Concentratie van economische macht, monopolies, imperialisme

De aanklacht tegen het kapitalisme, die het resolutie-ontwerp van het BSP-bureau nog omvat, steunt in laatste instantie enkel op morele redenen. “De bestaande maatschappij is niet in staat aan elk individu een economisch sociaal, politiek en cultureel kader te geven die zijn volledige ontplooiing waarborgt”. Dat is juist. Maar het resolutie-ontwerp zegt niet, waarom dit zo is. Het beweert dat “de socialisatie, die door de socialisten geëist wordt, niet betekent dat zij vijandig staan tegenover de eigendom als dusdanig, maar deze mag niet leiden tot uitbuiting”.
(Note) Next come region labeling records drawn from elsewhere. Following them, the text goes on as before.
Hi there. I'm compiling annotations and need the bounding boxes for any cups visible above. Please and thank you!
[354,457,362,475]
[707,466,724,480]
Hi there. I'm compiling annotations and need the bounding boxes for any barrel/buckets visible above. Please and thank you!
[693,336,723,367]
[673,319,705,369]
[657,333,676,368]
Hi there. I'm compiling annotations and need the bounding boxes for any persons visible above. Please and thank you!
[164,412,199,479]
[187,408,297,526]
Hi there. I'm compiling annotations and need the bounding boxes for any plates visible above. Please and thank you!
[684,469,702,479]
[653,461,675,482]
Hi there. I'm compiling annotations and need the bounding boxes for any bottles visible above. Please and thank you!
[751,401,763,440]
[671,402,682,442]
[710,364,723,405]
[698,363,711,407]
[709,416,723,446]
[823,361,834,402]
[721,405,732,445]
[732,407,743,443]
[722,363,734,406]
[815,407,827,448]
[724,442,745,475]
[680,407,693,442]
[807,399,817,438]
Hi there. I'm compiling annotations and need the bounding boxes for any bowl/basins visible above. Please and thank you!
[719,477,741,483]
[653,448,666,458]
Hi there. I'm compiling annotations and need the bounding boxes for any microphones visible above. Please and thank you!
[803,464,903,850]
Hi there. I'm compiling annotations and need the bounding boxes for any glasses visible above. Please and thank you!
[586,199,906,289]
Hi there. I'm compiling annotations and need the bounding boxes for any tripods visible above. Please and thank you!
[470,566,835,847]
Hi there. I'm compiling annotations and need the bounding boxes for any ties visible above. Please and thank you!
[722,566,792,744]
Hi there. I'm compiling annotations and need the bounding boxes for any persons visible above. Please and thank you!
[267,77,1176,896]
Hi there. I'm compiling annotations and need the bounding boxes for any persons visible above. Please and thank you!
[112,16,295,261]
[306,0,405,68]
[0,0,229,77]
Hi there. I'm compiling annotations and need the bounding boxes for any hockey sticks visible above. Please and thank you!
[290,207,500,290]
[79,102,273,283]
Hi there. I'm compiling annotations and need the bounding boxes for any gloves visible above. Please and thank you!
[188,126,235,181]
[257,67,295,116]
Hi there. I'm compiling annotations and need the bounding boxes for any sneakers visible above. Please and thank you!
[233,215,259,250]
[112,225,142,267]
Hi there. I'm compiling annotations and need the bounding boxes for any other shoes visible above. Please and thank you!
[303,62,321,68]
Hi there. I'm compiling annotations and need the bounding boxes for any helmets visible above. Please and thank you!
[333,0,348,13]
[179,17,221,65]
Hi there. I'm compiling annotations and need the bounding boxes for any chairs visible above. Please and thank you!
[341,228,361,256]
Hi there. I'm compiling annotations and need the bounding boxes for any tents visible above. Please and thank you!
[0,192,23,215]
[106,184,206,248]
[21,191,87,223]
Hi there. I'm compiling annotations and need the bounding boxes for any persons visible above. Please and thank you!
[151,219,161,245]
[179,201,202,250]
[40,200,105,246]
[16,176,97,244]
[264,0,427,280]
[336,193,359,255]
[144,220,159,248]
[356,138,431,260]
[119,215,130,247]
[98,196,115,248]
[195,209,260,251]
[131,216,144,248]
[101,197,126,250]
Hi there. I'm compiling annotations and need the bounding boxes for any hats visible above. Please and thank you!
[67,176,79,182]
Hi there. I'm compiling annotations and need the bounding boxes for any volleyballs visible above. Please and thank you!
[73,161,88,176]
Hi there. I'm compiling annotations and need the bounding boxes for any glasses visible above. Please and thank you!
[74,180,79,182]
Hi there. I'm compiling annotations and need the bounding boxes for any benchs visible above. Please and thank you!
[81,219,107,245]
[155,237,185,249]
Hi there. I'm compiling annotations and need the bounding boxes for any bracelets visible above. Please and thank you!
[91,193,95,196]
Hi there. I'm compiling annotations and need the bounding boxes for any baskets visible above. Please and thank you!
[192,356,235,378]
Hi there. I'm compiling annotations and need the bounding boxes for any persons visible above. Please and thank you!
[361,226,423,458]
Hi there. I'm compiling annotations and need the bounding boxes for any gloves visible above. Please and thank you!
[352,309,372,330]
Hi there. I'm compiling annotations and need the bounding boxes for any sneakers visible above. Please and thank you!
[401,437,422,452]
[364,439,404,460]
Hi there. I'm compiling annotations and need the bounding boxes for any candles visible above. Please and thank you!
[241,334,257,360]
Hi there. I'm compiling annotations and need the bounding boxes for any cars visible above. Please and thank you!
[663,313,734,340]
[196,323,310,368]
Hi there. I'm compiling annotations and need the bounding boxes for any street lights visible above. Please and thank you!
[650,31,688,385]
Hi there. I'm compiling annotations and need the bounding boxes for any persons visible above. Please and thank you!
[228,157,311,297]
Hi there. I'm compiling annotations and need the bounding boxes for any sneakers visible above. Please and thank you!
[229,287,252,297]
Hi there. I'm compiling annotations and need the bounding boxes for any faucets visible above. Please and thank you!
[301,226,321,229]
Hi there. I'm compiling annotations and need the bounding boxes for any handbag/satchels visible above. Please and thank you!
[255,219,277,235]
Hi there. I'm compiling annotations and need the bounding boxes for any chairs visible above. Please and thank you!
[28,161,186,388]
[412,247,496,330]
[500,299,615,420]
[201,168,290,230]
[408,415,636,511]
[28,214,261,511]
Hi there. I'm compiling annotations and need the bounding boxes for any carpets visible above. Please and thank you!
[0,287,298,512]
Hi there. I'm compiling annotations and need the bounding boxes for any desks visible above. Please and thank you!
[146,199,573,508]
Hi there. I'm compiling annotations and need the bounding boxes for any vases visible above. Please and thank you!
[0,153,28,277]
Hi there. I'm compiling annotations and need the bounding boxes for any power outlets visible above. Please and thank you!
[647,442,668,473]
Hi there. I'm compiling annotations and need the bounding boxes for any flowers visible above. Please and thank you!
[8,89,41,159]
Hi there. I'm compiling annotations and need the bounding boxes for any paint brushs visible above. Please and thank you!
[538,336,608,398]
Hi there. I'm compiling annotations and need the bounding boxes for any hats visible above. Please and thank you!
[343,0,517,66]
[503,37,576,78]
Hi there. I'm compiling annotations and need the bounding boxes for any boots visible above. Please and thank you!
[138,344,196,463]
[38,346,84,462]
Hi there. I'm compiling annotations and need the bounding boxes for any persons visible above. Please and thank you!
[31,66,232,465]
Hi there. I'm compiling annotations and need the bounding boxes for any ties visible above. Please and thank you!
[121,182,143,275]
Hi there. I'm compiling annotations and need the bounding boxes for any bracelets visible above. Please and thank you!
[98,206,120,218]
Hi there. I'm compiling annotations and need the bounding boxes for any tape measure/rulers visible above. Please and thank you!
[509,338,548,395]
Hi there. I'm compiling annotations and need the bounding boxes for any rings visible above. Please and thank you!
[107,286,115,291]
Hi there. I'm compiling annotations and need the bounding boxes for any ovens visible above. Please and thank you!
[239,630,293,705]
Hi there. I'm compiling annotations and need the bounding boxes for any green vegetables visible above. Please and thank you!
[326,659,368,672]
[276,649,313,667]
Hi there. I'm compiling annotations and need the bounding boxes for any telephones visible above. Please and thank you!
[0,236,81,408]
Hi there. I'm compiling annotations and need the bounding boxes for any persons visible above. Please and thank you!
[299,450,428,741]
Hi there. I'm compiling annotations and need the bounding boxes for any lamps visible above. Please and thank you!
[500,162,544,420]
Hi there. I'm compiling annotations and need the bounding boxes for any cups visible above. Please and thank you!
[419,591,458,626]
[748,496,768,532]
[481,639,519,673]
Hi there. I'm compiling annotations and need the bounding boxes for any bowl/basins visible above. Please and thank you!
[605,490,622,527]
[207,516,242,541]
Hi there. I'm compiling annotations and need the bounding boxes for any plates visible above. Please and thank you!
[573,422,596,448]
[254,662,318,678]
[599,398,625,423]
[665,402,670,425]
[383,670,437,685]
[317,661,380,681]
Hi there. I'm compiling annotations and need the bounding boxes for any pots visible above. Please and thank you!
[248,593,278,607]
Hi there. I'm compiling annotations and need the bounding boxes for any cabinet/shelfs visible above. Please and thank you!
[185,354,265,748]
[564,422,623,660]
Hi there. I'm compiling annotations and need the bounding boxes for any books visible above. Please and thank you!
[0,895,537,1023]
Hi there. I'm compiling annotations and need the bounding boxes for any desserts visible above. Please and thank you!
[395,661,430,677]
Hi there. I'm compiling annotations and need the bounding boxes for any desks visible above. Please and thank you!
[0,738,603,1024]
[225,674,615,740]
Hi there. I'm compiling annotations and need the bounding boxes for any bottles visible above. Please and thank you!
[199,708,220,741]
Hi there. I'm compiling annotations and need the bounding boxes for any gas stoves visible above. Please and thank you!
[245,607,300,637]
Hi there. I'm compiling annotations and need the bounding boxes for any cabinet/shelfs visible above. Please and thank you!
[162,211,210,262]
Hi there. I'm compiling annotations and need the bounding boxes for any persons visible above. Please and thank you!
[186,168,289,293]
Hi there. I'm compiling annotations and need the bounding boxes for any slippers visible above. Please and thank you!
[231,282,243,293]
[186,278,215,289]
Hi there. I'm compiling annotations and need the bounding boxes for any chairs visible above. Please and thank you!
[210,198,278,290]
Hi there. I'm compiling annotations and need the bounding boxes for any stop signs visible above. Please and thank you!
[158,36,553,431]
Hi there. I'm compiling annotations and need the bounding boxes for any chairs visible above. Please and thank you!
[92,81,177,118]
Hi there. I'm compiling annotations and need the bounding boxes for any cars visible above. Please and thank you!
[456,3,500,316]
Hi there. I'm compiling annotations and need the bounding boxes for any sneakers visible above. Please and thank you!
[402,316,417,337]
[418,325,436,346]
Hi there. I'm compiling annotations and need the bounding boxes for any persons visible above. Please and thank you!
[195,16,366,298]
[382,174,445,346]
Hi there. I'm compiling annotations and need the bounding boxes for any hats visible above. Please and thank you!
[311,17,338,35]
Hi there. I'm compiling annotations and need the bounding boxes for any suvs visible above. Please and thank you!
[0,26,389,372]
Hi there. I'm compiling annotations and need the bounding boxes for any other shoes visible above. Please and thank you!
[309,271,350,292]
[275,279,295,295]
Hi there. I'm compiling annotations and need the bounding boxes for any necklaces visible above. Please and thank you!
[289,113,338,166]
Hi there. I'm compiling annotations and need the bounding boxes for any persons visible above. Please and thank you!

Nogmaals : een reusachtige stap achteruit vergeleken met het programma van Ouaregnon.

Het programma van Quaregnon steunde op het marxistisch inzicht dat in een maatschappij beheerst door concurrentie en technische vooruitgang het privé-eigendom van productiemiddelen moet leiden tot uitbuiting.

In de concurrentiestrijd winnen de kapitalisten het tegen de zelfstandige eigenaars. Privé-eigendom zonder loonarbeid leidt onvermijdelijk tot privé-eigendom met loonarbeid, van zodra de technische vooruitgang in beweging komt. Privé-eigendom met loonarbeid is onvermijdelijk uitbuiting. In de strijd tussen kleine en grote kapitalisten vreten de grote vissen de kleine op. Privé-eigendom van productiemiddelen leidt zo tot een maatschappij waarin enkele holdings en financiegroepen de economie van elk land, waarin een paar honderd multinationale ondernemeningen de hele internationale kapitalistische economie beheersen.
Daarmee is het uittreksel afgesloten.